• **ОТРЫВОК ТЕКСТА**:
● ● ● ●

Так и жили. С заключенными, с чахлым сквером и даже с театром! Одним из первых зданий, которое показал мне отец, был именно театр. Он не произвел на меня тогда никакого впечатления. И только позже я поняла: ведь Воркута сплошь состояла из двухэтажных бараков, а театр был выше. Все здания из-за сильных морозов строились деревянными. А театр был оштукатурен, да так, что даже не поймешь, каменный он или деревянный. И колонны были перед входом оштукатуренные!
Алла Григорьевна работала здесь литсотрудником. В воркутинском театре, самодеятельном поначалу, не было текстов пьес, либретто оперетт. Их просто неоткуда было взять. Алла Григорьевна писала скетчи, небольшие пьески, восстанавливала по памяти либретто, что-то, вероятно, присочиняя от себя. Она и танцы ставила.
В первый раз мы пошли в театр не на спектакль. Я немного рисовала и захватила работы с собой на Воркуту. Алла Григорьевна повела меня к театральному художнику, чтобы узнать: стоит ли мне вообще заниматься этим в дальнейшем. Он посмотрел и, как мне показалось, не совсем искренне оценил мои скромные способности.
Я вспомнила этот эпизод вовсе не из-за себя. Этот художник — я, к сожалению, забыла его фамилию — был заключенный и жил в каморке при театре, где были развешаны его эскизы к спектаклям, живописные портреты. Я сразу почувствовала, что он отличается от вольных поселенцев, хотя с Аллой Григорьевной он общался вполне на равных. Однако она была бывшей зэчкой, а он оставался заключенным. В нем ощущалась безумная настороженность к людям, и он, видимо, очень четко разделял их на тех, кто имеет право ему приказывать, и на тех, кто, как я, просто посторонний. В нем была какая-то приниженность, что ли, выдававшая зависимое положение. Хотя он, как и многие специалисты-заключенные, жил при театре, а не в зоне, неизбывный страх, вероятно, его никогда не покидал.
Кстати, и Алексей Каплер вместе со своей женой Токарской тоже жили в комнатенке при фотоателье. Я, право, не знала, кто такой этот Каплер. Наверное, видела фильмы по его сценариям, но имени не запомнила. А в Воркуте мы познакомились. Он приходил к моему отцу в гости и... фотографировал нас. У него был допотопный аппарат с черным покрывалом, но снимал он на... рентгеновскую пленку! Дело в том, что начальник Воркутугля генерал-полковник Мальцев, будучи страстным патриотом, очень заботился, чтобы в Воркуте все было, как у людей: и театр, и фотоателье. А если нет фотопленки, надо что-то придумать, ну, скажем, приспособить рентгеновскую. Вот так. Снимать на ней было практически невозможно. А Каплер умудрялся. Он открывал объектив, мы чинно сидели пять-десять минут. Можно было даже встать, прогуляться, а потом вновь занять свои места — ничего не портилось. В роли лаборантки выступала Токарская.

● ● ● ●

• **ЧТО СДЕЛАТЬ**:
1. Ответьте на вопросы по отрывку о Воркуте:
(a) Кем работала Алла Григорьевна в театре?
(b) Где жил театральный художник?
(c) На какую пленку снимал Каплер?
2. Отредактируйте отрывок о Воркуте: перепишите всё от слов «Алла Григорьевна работала» и ниже до слов «мои скромные способности.», заменив «литсотрудником» на «заведующей литературной частью».

• **ИСХОДНЫЕ МАТЕРИАЛЫ**:
● ● ● ●

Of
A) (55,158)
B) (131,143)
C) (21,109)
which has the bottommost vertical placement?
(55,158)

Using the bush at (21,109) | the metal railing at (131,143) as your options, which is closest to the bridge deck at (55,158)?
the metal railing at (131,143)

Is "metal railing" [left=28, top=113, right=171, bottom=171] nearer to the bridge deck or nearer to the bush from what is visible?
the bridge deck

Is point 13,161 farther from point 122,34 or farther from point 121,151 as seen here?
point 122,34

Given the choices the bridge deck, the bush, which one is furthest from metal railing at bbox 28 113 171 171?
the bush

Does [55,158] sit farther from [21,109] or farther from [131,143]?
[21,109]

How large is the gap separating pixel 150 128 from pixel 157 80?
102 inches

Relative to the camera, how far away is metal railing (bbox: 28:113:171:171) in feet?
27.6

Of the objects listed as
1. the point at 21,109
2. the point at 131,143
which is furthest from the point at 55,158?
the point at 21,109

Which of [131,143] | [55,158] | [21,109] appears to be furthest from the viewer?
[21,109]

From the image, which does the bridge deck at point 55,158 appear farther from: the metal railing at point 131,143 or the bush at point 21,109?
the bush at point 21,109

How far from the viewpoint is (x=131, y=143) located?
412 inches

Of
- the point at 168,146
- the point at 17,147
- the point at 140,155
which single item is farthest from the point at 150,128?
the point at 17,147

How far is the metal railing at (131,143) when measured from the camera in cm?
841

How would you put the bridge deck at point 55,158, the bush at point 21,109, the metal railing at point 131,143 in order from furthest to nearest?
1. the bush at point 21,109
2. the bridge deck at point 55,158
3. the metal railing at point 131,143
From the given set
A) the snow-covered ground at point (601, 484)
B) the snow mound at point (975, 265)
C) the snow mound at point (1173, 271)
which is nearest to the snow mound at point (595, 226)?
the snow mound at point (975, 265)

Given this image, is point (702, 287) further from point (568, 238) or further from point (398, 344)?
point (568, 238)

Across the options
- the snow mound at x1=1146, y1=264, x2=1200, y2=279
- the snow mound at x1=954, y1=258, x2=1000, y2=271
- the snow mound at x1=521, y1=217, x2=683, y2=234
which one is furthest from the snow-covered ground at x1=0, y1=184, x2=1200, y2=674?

● ● ● ●

• **ОТВЕТЫ ПО ЗАДАНИЯМ**:
1.
(a) Литсотрудником.
(b) В каморке при театре.
(c) На рентгеновскую.

2.
Алла Григорьевна работала здесь заведующей литературной частью. В воркутинском театре, самодеятельном поначалу, не было текстов пьес, либретто оперетт. Их просто неоткуда было взять. Алла Григорьевна писала скетчи, небольшие пьески, восстанавливала по памяти либретто, что-то, вероятно, присочиняя от себя. Она и танцы ставила.
В первый раз мы пошли в театр не на спектакль. Я немного рисовала и захватила работы с собой на Воркуту. Алла Григорьевна повела меня к театральному художнику, чтобы узнать: стоит ли мне вообще заниматься этим в дальнейшем. Он посмотрел и, как мне показалось, не совсем искренне оценил мои скромные способности.